Data listing
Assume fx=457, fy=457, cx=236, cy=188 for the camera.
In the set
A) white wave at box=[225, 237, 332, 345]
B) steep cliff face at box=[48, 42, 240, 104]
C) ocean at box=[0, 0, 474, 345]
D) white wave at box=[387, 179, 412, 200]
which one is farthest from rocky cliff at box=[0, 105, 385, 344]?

**Set task**:
Copy the material above, line for line.

**Final result**:
Assume fx=457, fy=457, cx=236, cy=188 for the camera.
In the set
A) white wave at box=[225, 237, 332, 345]
B) steep cliff face at box=[48, 42, 240, 104]
C) ocean at box=[0, 0, 474, 345]
D) white wave at box=[387, 179, 412, 200]
which one is farthest from rocky cliff at box=[0, 105, 385, 344]?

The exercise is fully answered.